#  Contestability on the Margins: Implications for the Design of Algorithmic Decision-making in Public Services 

 



 More and more, algorithms are being used to decide who gets public benefits. One area receiving increasing attention is housing assistance. For example, public service agencies in the US and the World Bank are developing tools to allocate public housing, vouchers, or climate resilient homes. However, housing assistance is already challenging to navigate. And algorithmic decision-making tools add another layer of complexity. Prior work has found that it’s important to center client autonomy when introducing data-driven tools in this context. Ultimately, people trying to access housing assistance should be able to advocate for the resources they need. Policymakers across the world are starting to recognize this too. One recommended safeguard on algorithmic decision-making is contestability, or the ability to challenge a decision made by or with an algorithmic tool. But within policy documents, this recommendation remains high-level, and there is much to learn about contestability from how people already contest decisions, even when algorithms are not involved.

 [This project](/publications/understanding-contestability-margins-implications-design-algorithmic-decision), published at CHI 2024 with collaborators at Harvard and Georgetown, asked the following research questions:

 \* How do marginalized communities currently navigate denials of housing assistance? Again, we were looking at cases without algorithms, to understand existing pathways and barriers

 \* What factors mediate communities’ ability to achieve their desired outcomes?

 \* And then based on our findings, how might algorithmic decision-making processes support people in navigating adverse outcomes?

 The context for this research was in the urban Northeast US and rural South India. We wanted to understand contestation in different cultural and political contexts, for more robust and transferable insights. We interviewed 44 stakeholders in housing assistance across the US and India contexts. This included applicants accessing these services, staff who administer these services, and intermediaries such as lawyers, social workers, and non-governmental organization (NGO) workers. These are people who created links between the worlds of applicants and public services. We asked about the whole application process, from applying to appealing. We also attended to different power dynamics in each context, including race and immigration in the US, and caste and rurality in India.

 Our findings complicated a couple of assumptions in Human-Computer Interaction (HCI), Artificial Intelligence (AI), and policy about what is required to contest a decision. One assumption is that explanations help people contest decisions. We found that an explanation of why someone was denied, while necessary, was insufficient to actually contest. This was because there were numerous barriers to acting on explanations for marginalized communities. For example, there was fear of contestation, or lack of access to legal knowledge. Another assumption is that human review is sufficient to inject accountability in an algorithmic decision-making process. But for our participants, influencing human decision-makers was fraught with power dynamics. For example, they might not be able to speak in a way that is convincing to decision-makers. In the Indian context, where power differentials were especially high, applicants might simply be ignored.

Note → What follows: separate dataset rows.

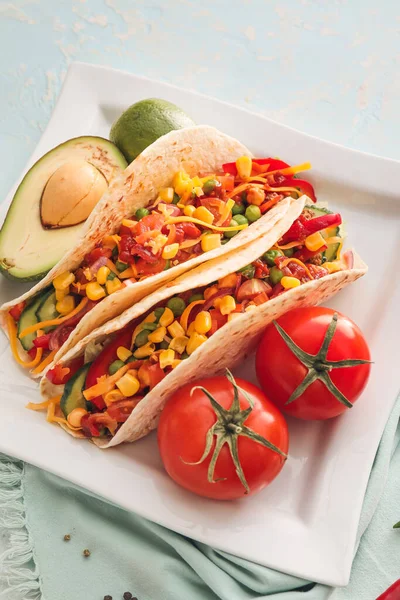 Plate with tasty tacos and vegetables on color background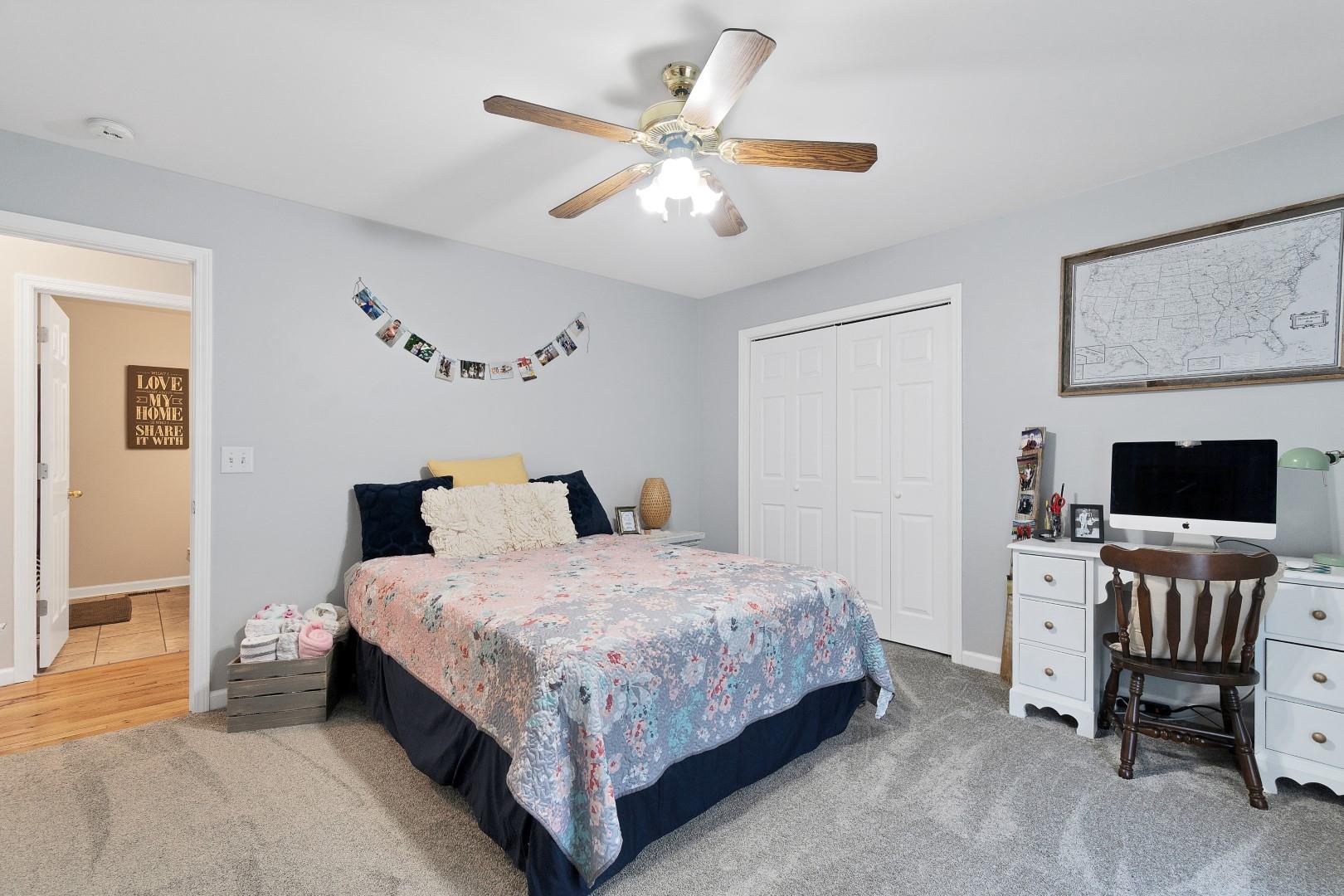 2225 Alvin Head Road Springfield, TN 37172 - Photo 22 of 24 a bedroom with a bed and a flat screen tv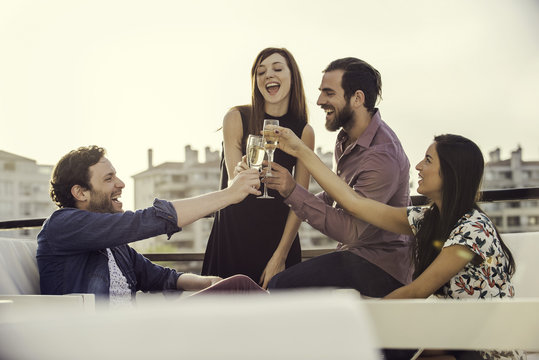Friends drinking champagne together outdoors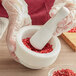 A person in gloves using a Fox Run white marble mortar and pestle to crush red berries.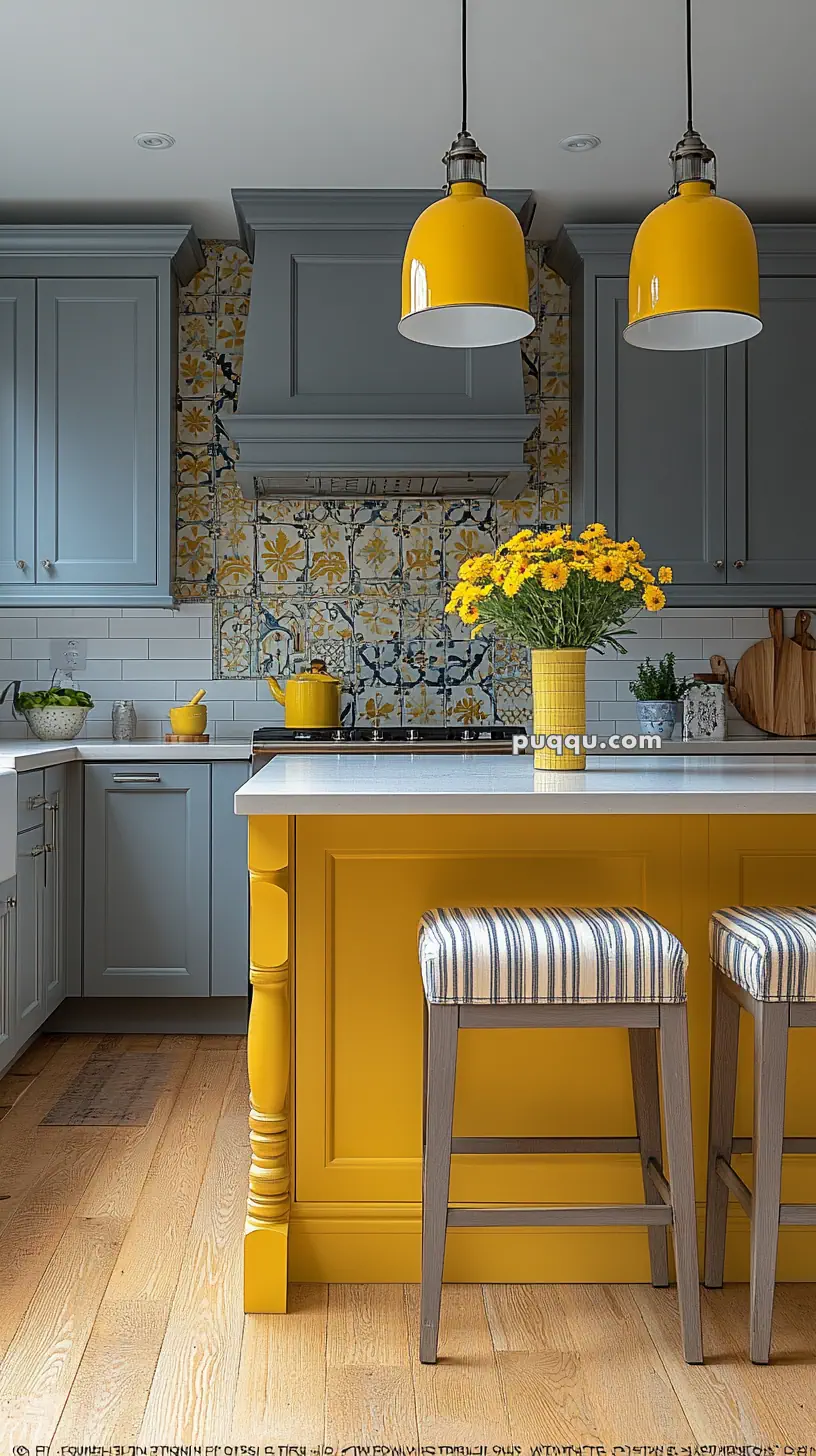 A modern kitchen with blue cabinets, yellow accents including pendant lights and bar stools, a patterned tile backsplash, and a vase with yellow flowers on the island.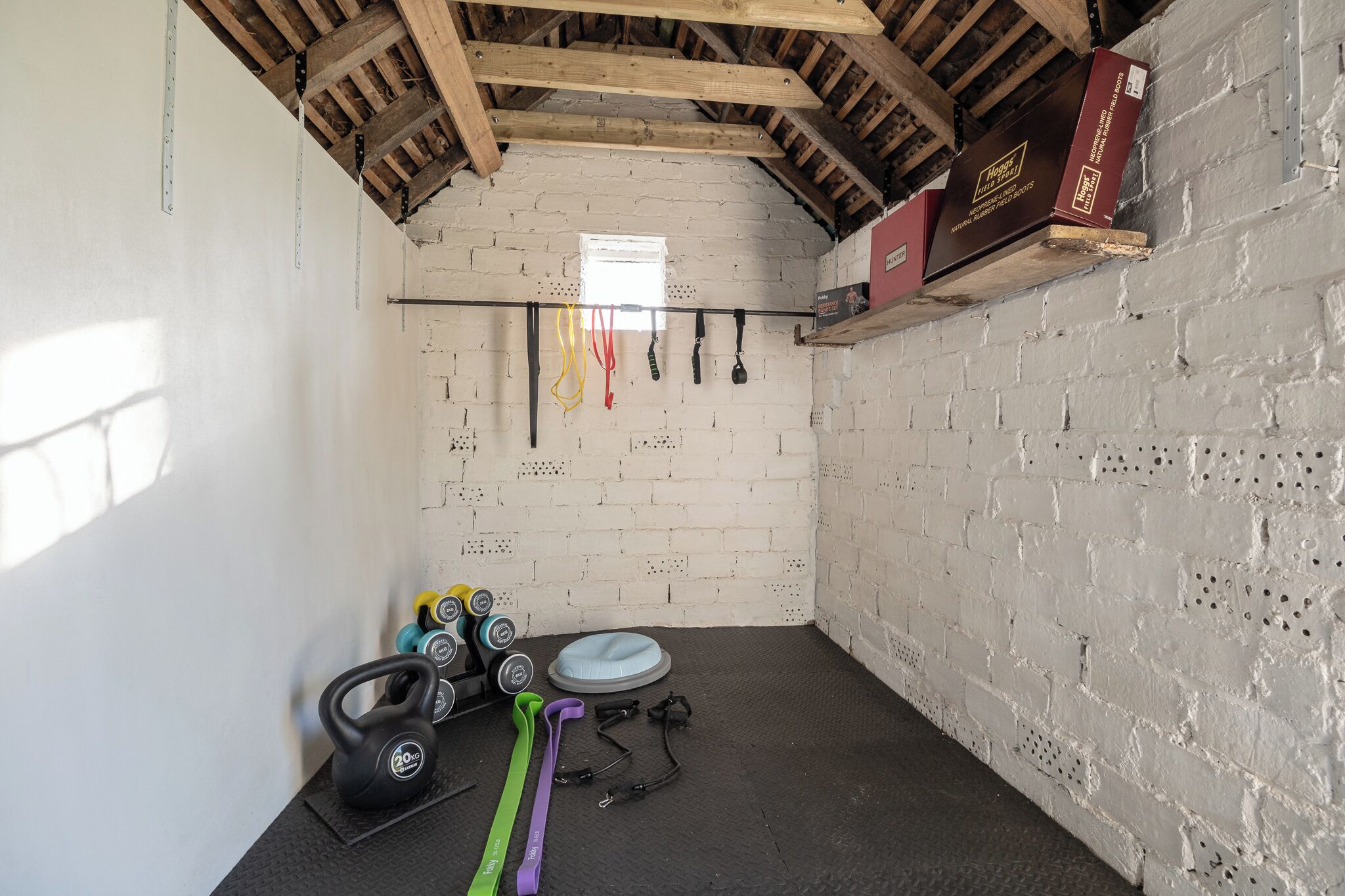 Una palestra con parete in mattoni, travi in legno e attrezzature per esercizi come kettlebell, fasce elastiche e rullo in schiuma.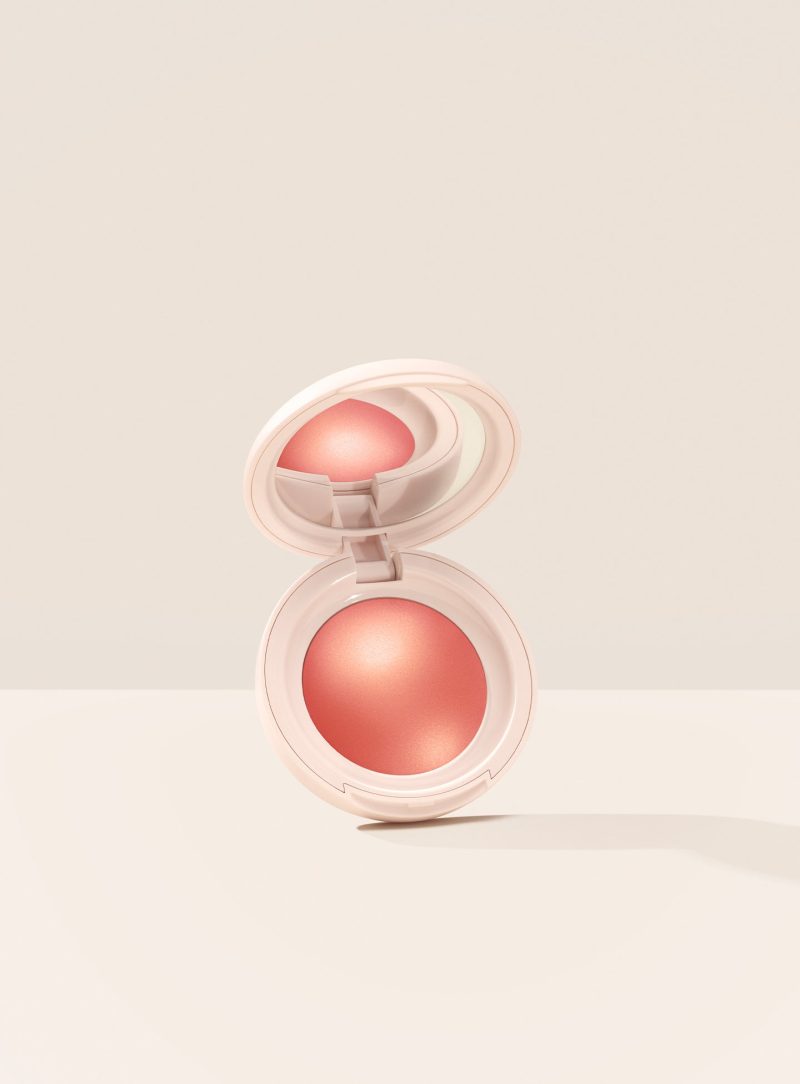 Joy| Rare Beauty's Soft Pinch Luminous Powder Blush in the shade Joy hovering, opened, against a neutral background.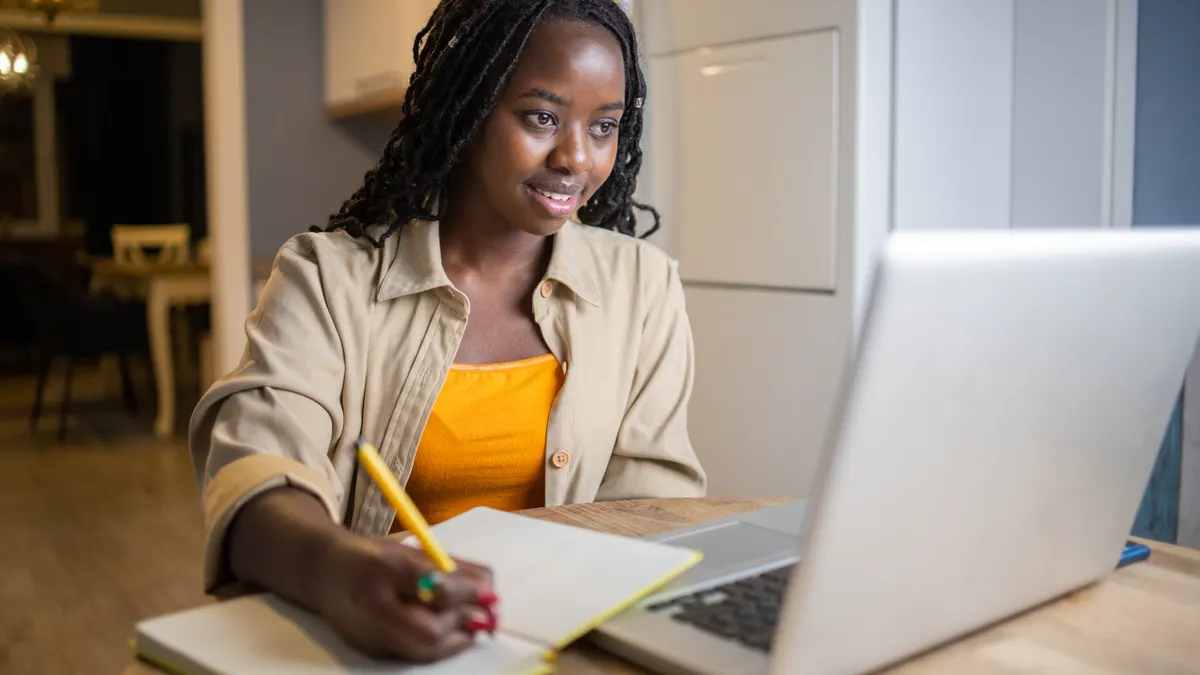 Young woman working from home.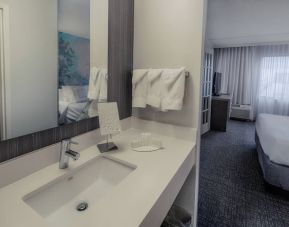 Guest bathroom inside day use room at Courtyard By Marriott Dallas DFW Airport North/Irving.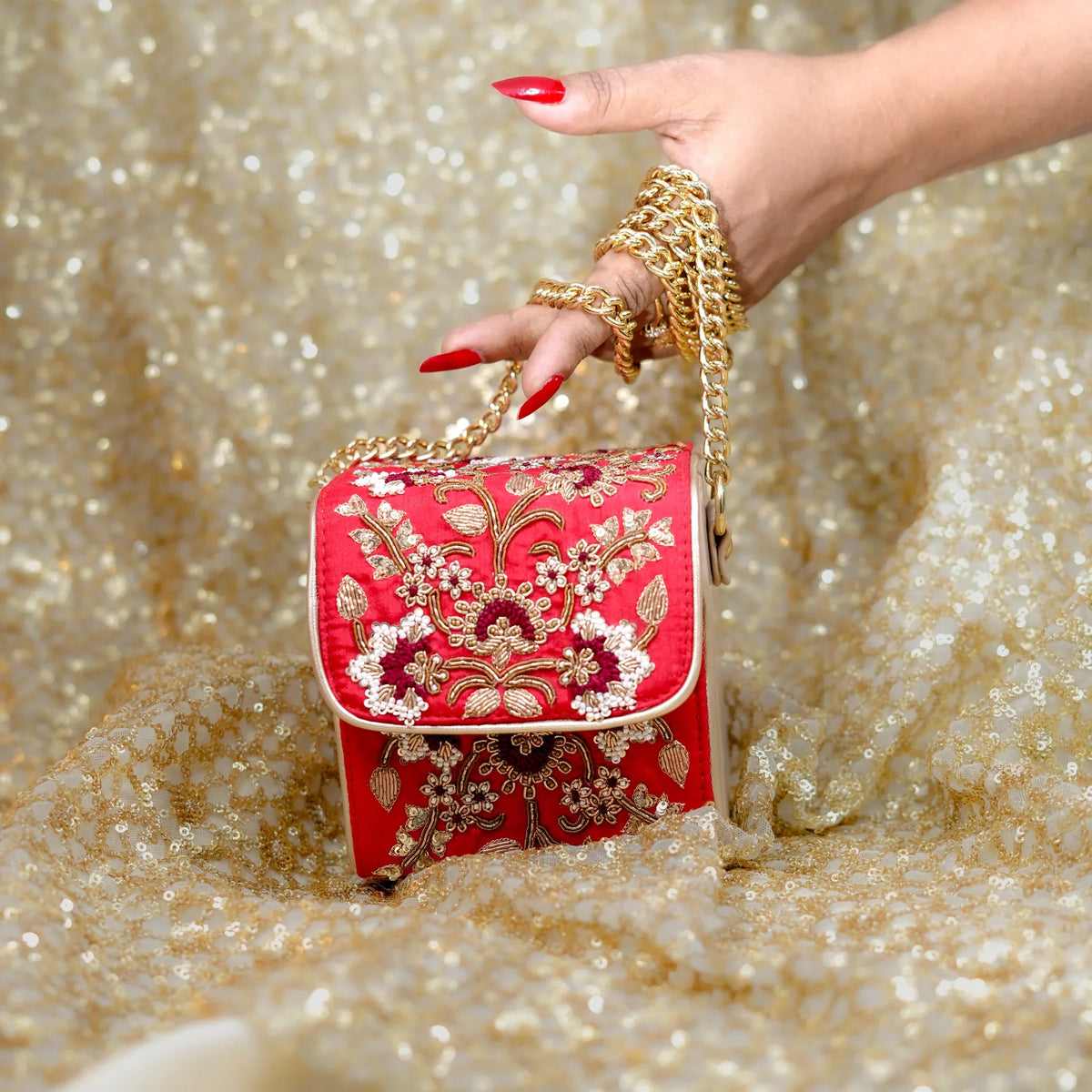 Naina box bag with gold chain wrapped around the wrist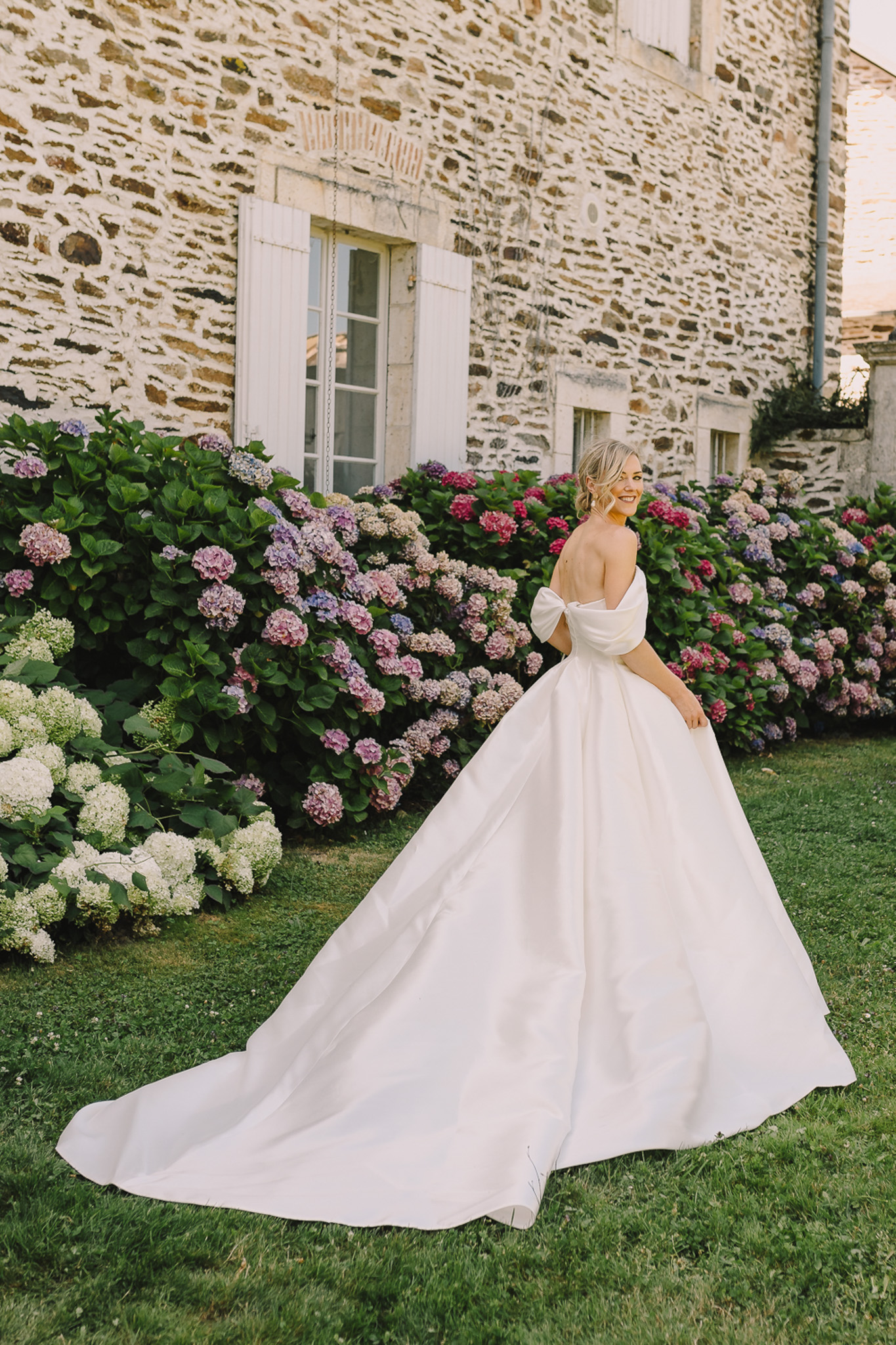 Bride glancing back in ivory bow-back ballgown with cathedral train spread before hydrangea border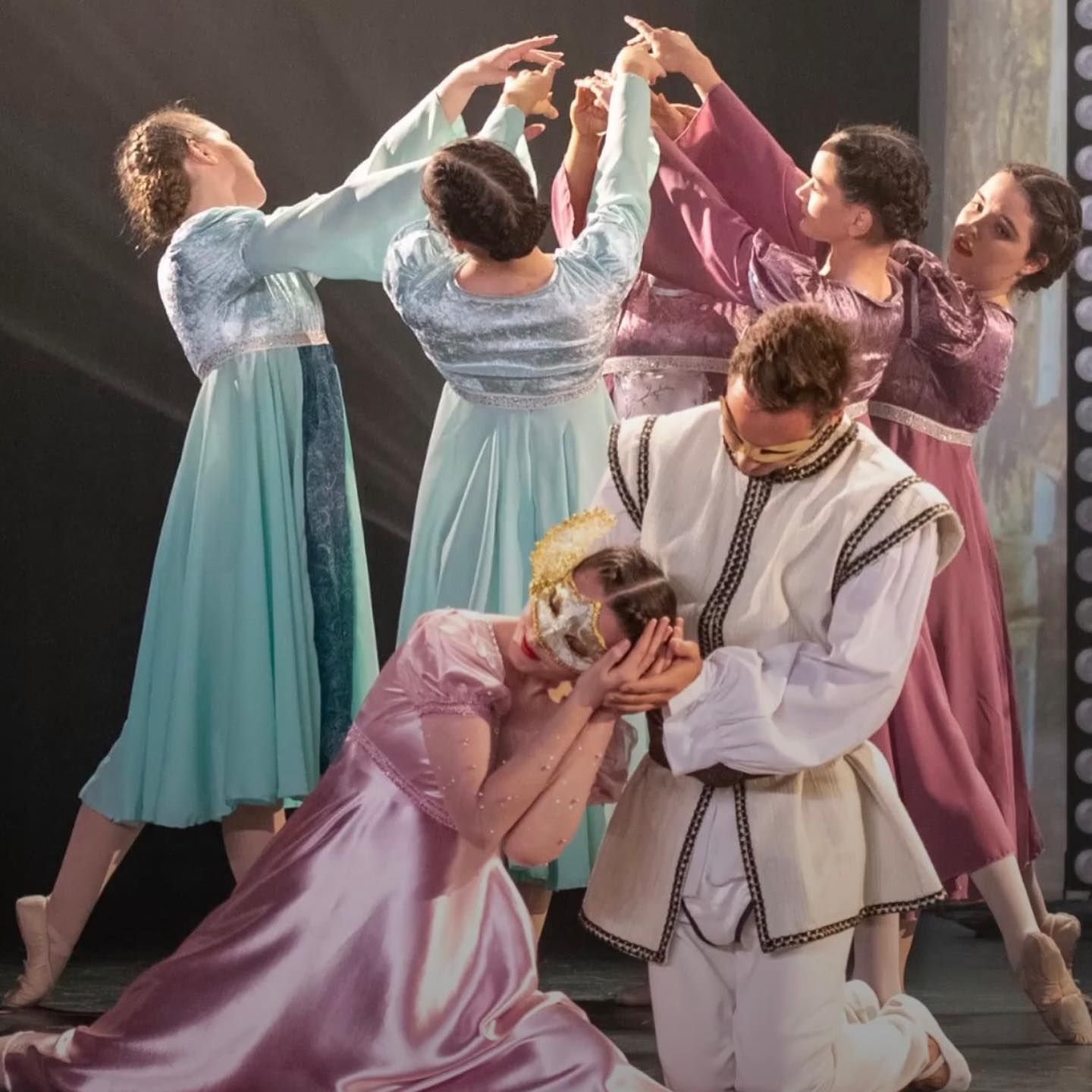 Dancers in Pastel Gowns Surround a Kneeling Man in White — Kay Flynn Dancing Academy Southport in Southport, QLD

 So then, what did enable participants to contest decisions? We found that it was the work of accompaniment done by intermediaries. Accompaniment, a concept developed by physician and medical anthropologist Paul Farmer, is the open ended work of supporting people as they navigate inaccessible social systems. Intermediaries helped address emotional barriers to contestation. They used culturally-situated strategies to help participants feel safer contesting decisions. They also helped applicants construct effective appeals and ensure responsiveness of public service administrators. Despite their importance, it was challenging for applicants to get in touch with intermediaries, especially in the US context. Many applicants did not know who they could call for support. This was less of an issue in the rural Indian context, where NGO workers did outreach door to door.

 Clearly contestation was costly, and applicants might not be successful without support. So we also highlight that there were mechanisms that helped avoid denials in the first place, and these could help inform algorithm design. In one case, administrators were required to request information about individual circumstances before a denial. For example, in the US context, applicants had the right to provide contextual information before they were denied on the basis of their criminal records. Or in the Indian context, applicants could be considered for alternative parcels of land if their original request couldn’t be fulfilled.

 So what do these findings on the work of contestation mean for designing algorithmic decision-making tools? First, we need to acknowledge that decision-making processes are already inequitable, and intermediaries fill the gap. This means we have to consider intermediaries as key stakeholders in designing algorithmic decision-making processes, and contestation mechanisms. Existing relationships between public services and intermediaries could be leveraged to make sure that intermediaries have input into algorithmic tools and understand their inner workings. This ensures that advocating for their clients does not become even more difficult. Relatedly, there are opportunities to strengthen connections between applicants and intermediaries. For example, systems could proactively ask applicants if they want to be connected to someone, rather than just providing contact information. This also implies that policy recommendations for equitable contestation mechanisms should also mean more resources for intermediaries to do outreach. Finally, we can infuse accompaniment into algorithmic decision-making processes. This could help avoid denials or make appeals more accessible. For example, algorithms can be designed to ask for more information if decisions are too close to the decision boundary. Or explanations can specifically point out information that needs to be reframed or contextualized for an appeal. Intermediaries' work is still essential to support the most vulnerable applicants, but this could go some distance in reducing the burden of contestation.